▸ Questions to answer:
1. Decide whether each statement below agrees with the IOMMU discussion. Answer yes or no, and quote the deciding words of the discussion exactly. (a) The writer had previously concluded that the IOMMU probably makes more sense on the qemu side. (b) The writer considers running two IOMMUs in series a sound approach. (c) A full IOMMU on the server side could be the same IOMMU that exists in qemu.
2. Extend the IOMMU discussion below from its final sentence onward, in the same voice.

[[ Source passage open ]]

Presumably qemu+kvm itself still has all of guest memory mapped into its process space right? What I'm asking is whether we should do the same on the server side. That is, is the IOMMU effectively emulated in qemu or in libvfio-user - does that makes sense?

Ah, thanks for drawing attention to this angle. I had actually thought about this and remote IOMMU approaches are definitely possible. I previously ended up concluding that the IOMMU probably makes more sense on the qemu side, but failed to mention any of this... Here are some thoughts:

  • I think it's safe to assume that the IOMMU would be on one side only - running two in series seems like a bad idea.
  • If the IOMMU is on the server side, the guest kernel must still be able to program it. So you end up running an IOMMU control interface over the VFIO-user socket?
  • If you run a full IOMMU on the server side, then it would have to be a separate IOMMU from the one that exists in qemu. Doable, but different from how typical hardware topologies look like. Or perhaps you could hook up notifiers for vIOMMU operations and then proxy them over to the remote IOMMU implementation. Doable, but probably not trivial given the need for I/O fences when invalidating for example.

[[ Source passage closed ]]
[[ Source information open ]]

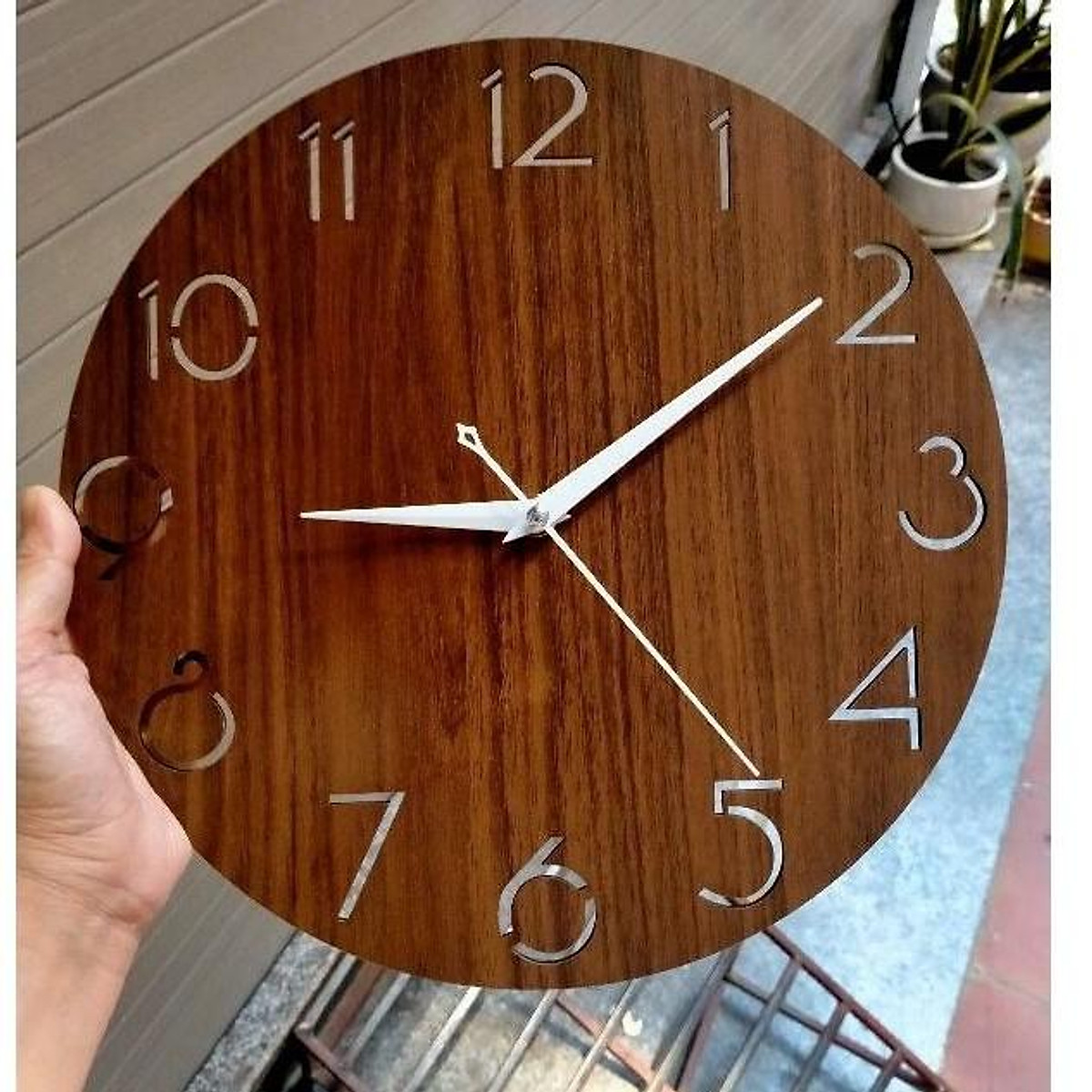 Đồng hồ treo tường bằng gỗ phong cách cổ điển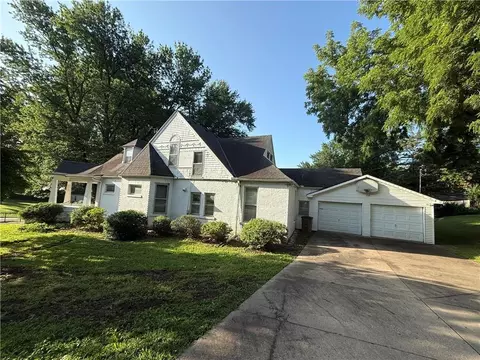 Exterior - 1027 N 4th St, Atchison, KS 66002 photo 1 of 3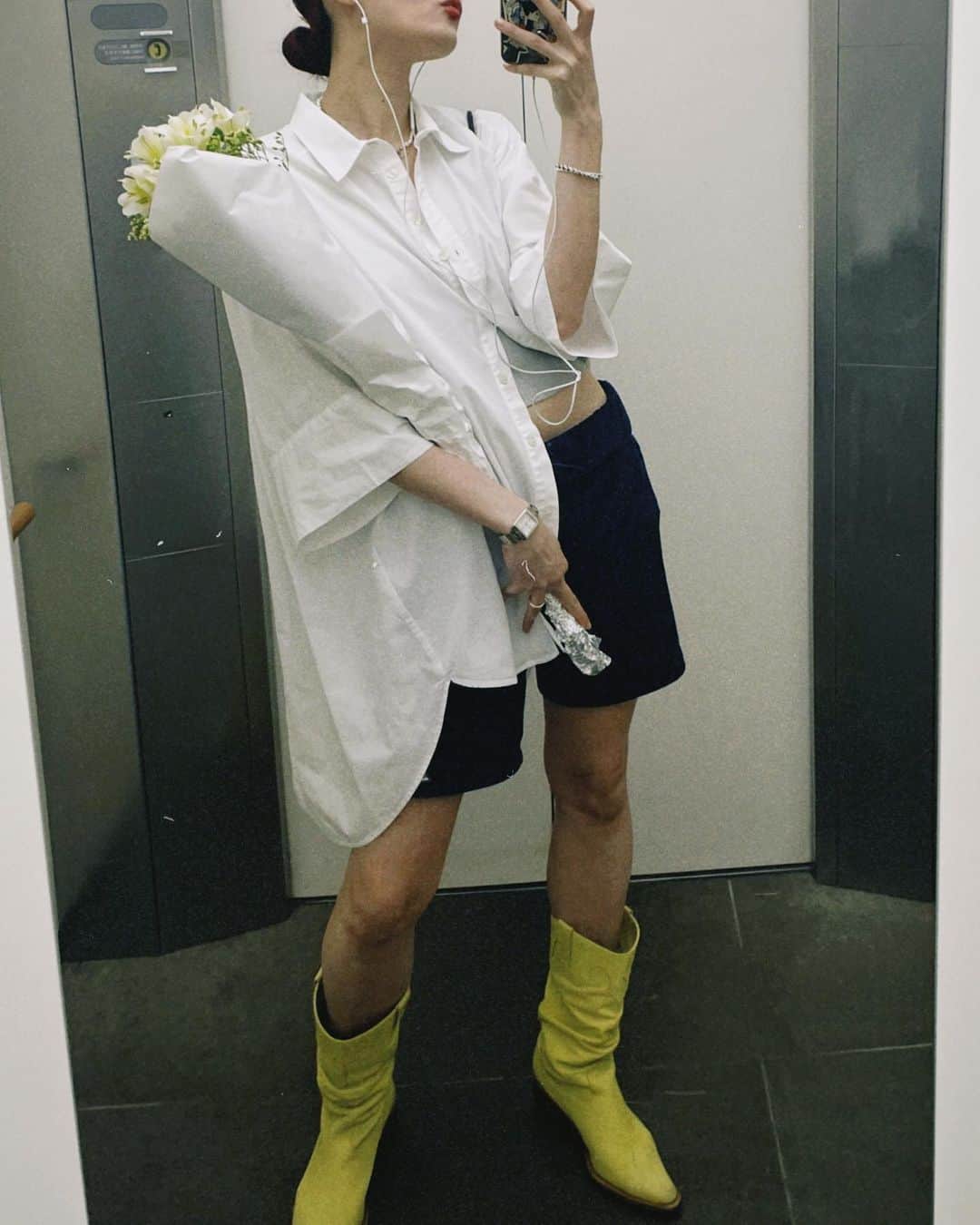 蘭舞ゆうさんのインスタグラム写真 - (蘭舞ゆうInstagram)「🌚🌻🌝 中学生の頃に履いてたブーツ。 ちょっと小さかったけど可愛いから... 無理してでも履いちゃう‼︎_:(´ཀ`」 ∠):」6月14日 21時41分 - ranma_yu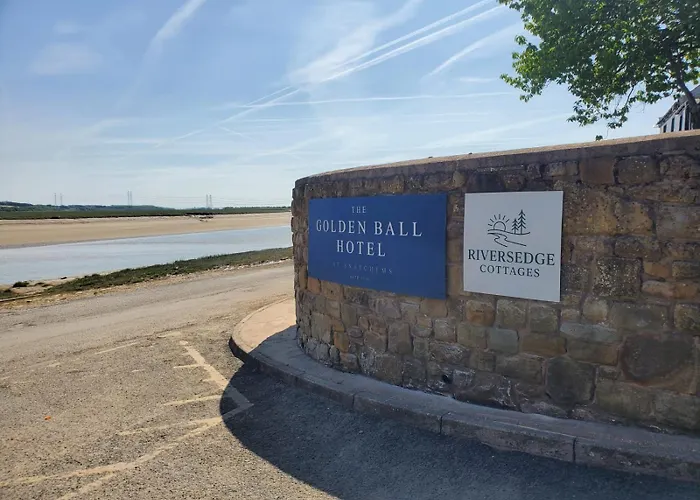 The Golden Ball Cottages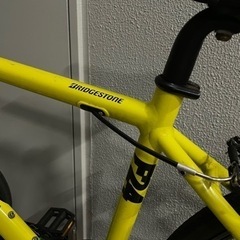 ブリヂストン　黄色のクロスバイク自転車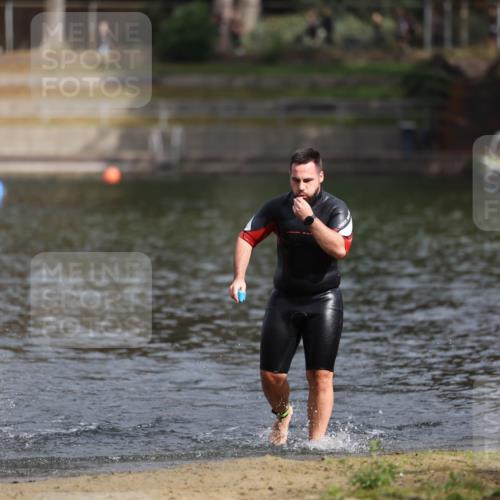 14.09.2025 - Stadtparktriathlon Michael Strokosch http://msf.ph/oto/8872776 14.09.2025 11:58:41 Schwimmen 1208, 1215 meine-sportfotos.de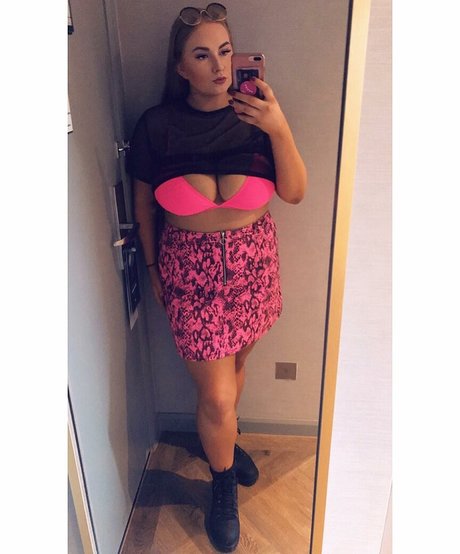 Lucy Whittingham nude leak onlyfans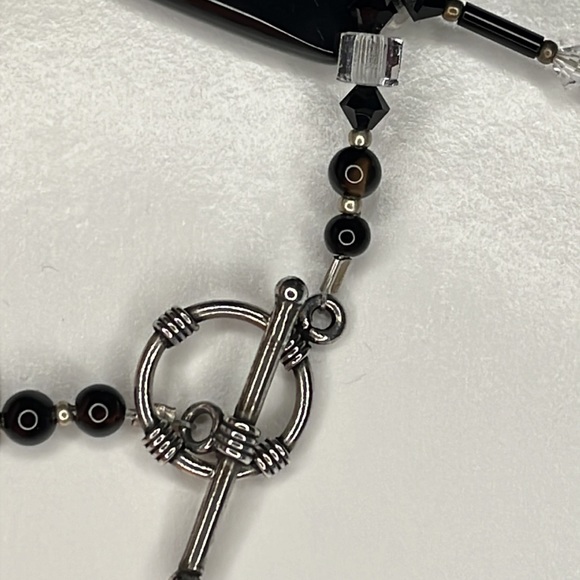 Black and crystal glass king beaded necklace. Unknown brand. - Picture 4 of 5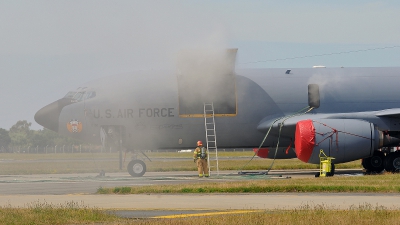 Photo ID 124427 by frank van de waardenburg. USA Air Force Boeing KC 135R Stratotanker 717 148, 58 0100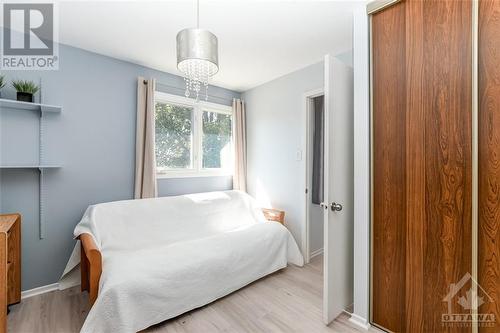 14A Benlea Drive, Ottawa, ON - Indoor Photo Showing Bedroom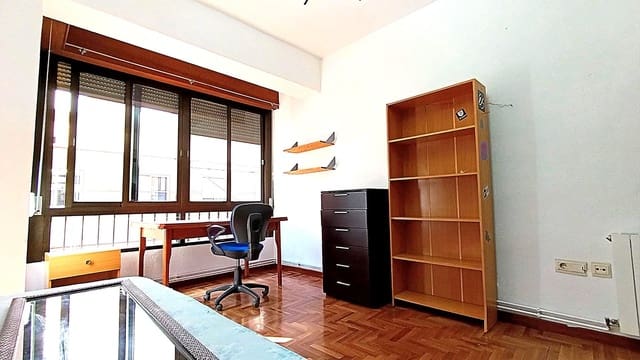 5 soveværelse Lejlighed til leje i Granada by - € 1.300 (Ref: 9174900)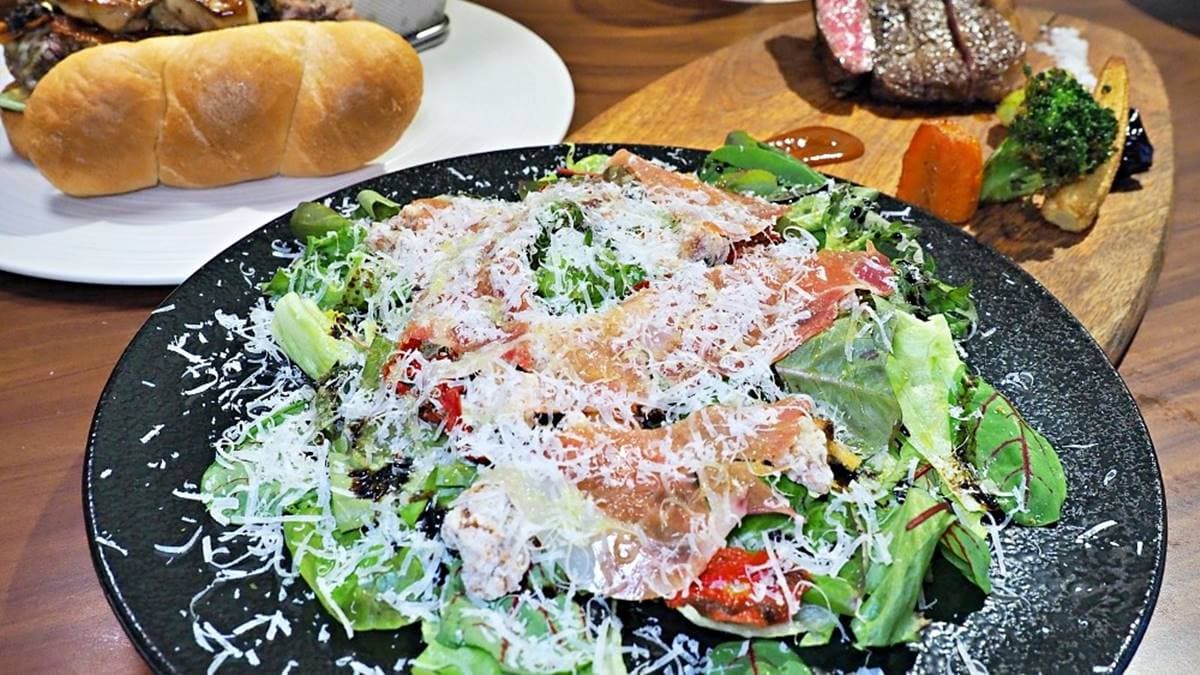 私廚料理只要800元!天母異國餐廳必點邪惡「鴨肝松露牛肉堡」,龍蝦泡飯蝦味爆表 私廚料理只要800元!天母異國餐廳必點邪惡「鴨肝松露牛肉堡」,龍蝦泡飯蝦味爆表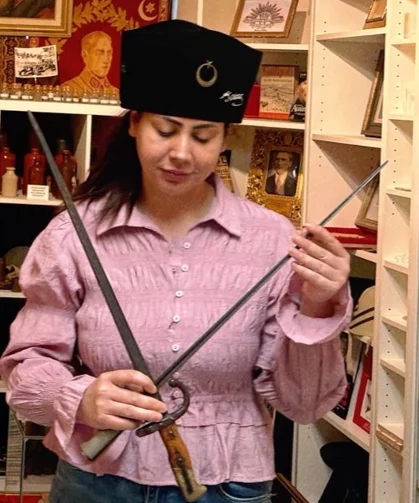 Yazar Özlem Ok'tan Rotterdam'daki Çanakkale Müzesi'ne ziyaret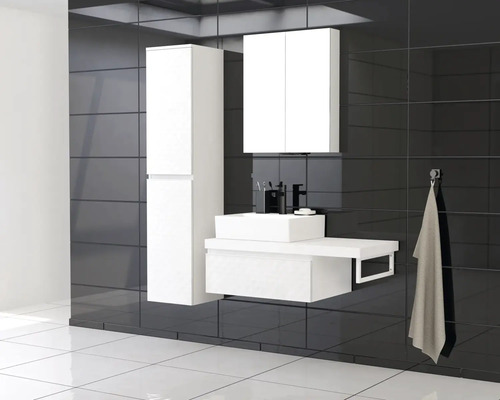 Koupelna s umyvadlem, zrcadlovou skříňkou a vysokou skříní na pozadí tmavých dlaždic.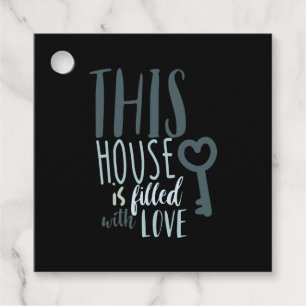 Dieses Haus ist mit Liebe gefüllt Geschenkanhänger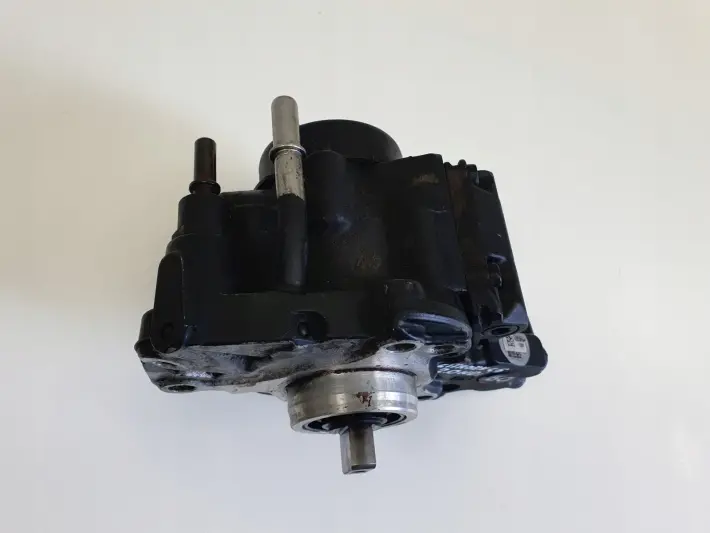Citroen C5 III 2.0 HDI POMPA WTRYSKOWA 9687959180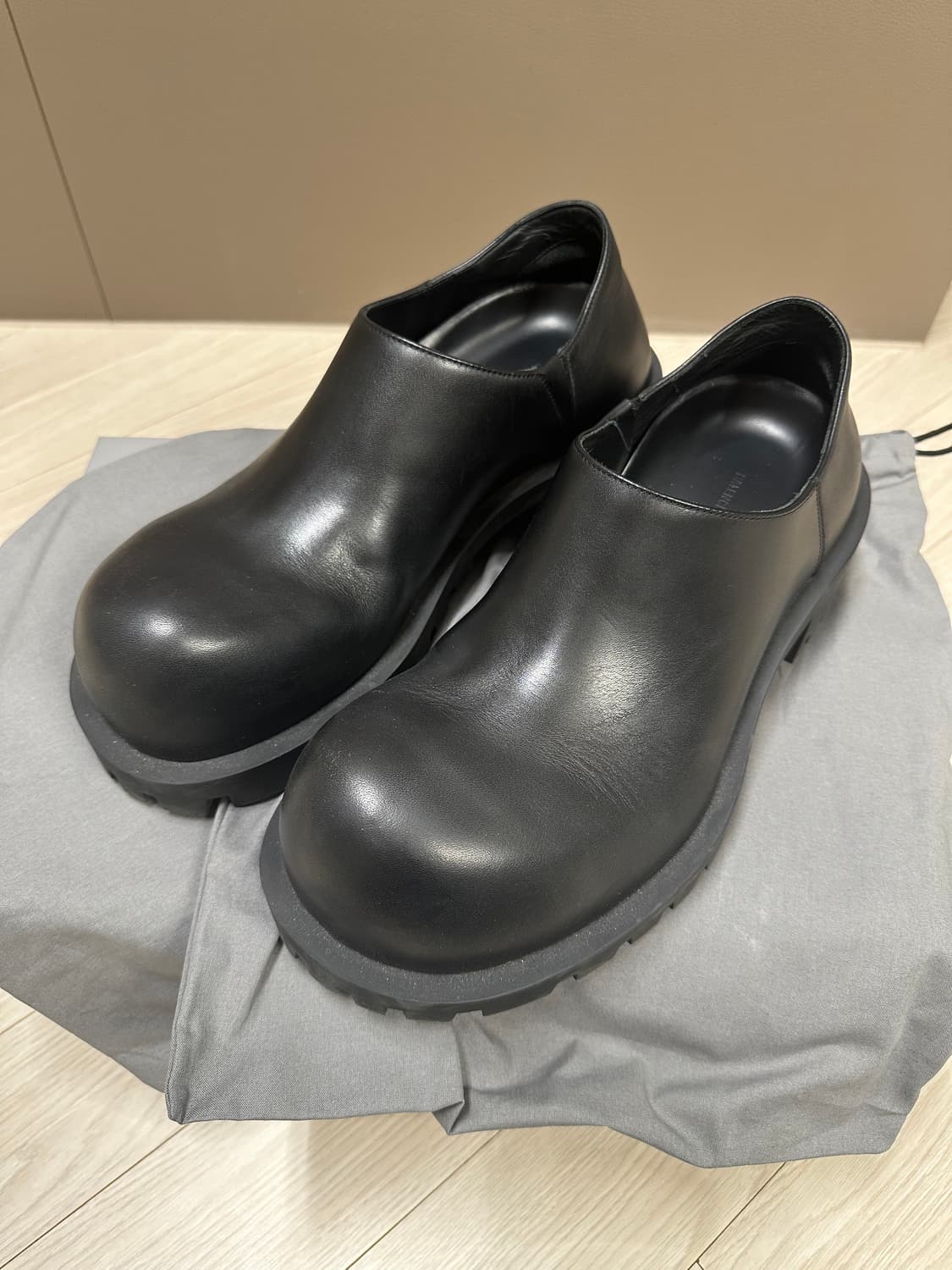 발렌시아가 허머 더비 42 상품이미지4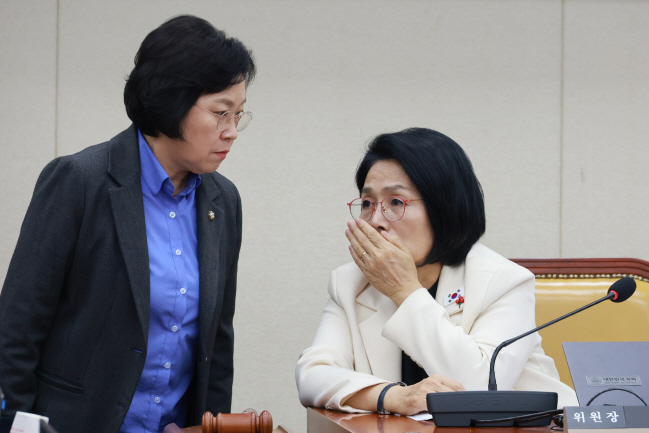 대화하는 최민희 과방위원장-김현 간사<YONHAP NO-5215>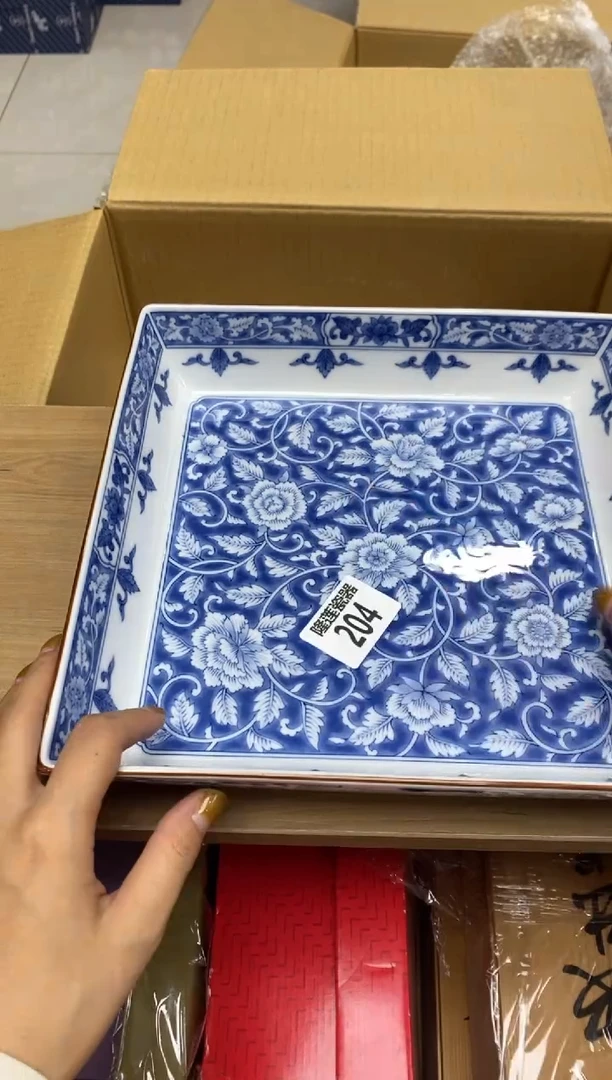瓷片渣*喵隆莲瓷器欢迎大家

[[ Source information closed ]]

▸ Answers to each task:
1.
(a) Yes: "I previously ended up concluding that the IOMMU probably makes more sense on the qemu side"
(b) No: "running two in series seems like a bad idea."
(c) No: "it would have to be a separate IOMMU from the one that exists in qemu."

2.
  • One purpose of IOMMUs is enforcing security boundaries, i.e. making sure devices can't access any memory that they haven't been granted access to. This matches up nicely with the VFIO-user process boundary if the IOMMU is on the qemu side, but not when the server process can still access all memory and just performs local access checks. You'd still have to trust the server process to not be malicious. Whereas with the IOMMU on the qemu side, only allowing mmap()ed access selectively and/or using message-based DMA, you are in a much better spot. I expect some VFIO-user protocol hardening would still be needed for the security story to make sense, but it seems plausible.
  • The ATS design already includes the concept of an Address Translation Cache (ATC) on the device side to maintain a mapping of IOVA -> (G)PA to improve performance. For servers that want to access memory directly, it would probably be more natural to imitate that (DMA_MAP operations would have to indicate physical addresses in addition to IOVA), and then handle translation on the server side and access mmap-ed guest physical memory directly.

This is a worth goal - and potentially especially relevant in cases where the server side is acting as a proxy for some kind of real hardware underneath.

This might be feasible in the long run, but would certainly require more plumbing as the kernel would somehow have to communicate page requests from the device to the server (as opposed to just inspecting the address space and deciding that there's nothing there). Something like a page fault handler for hardware faults.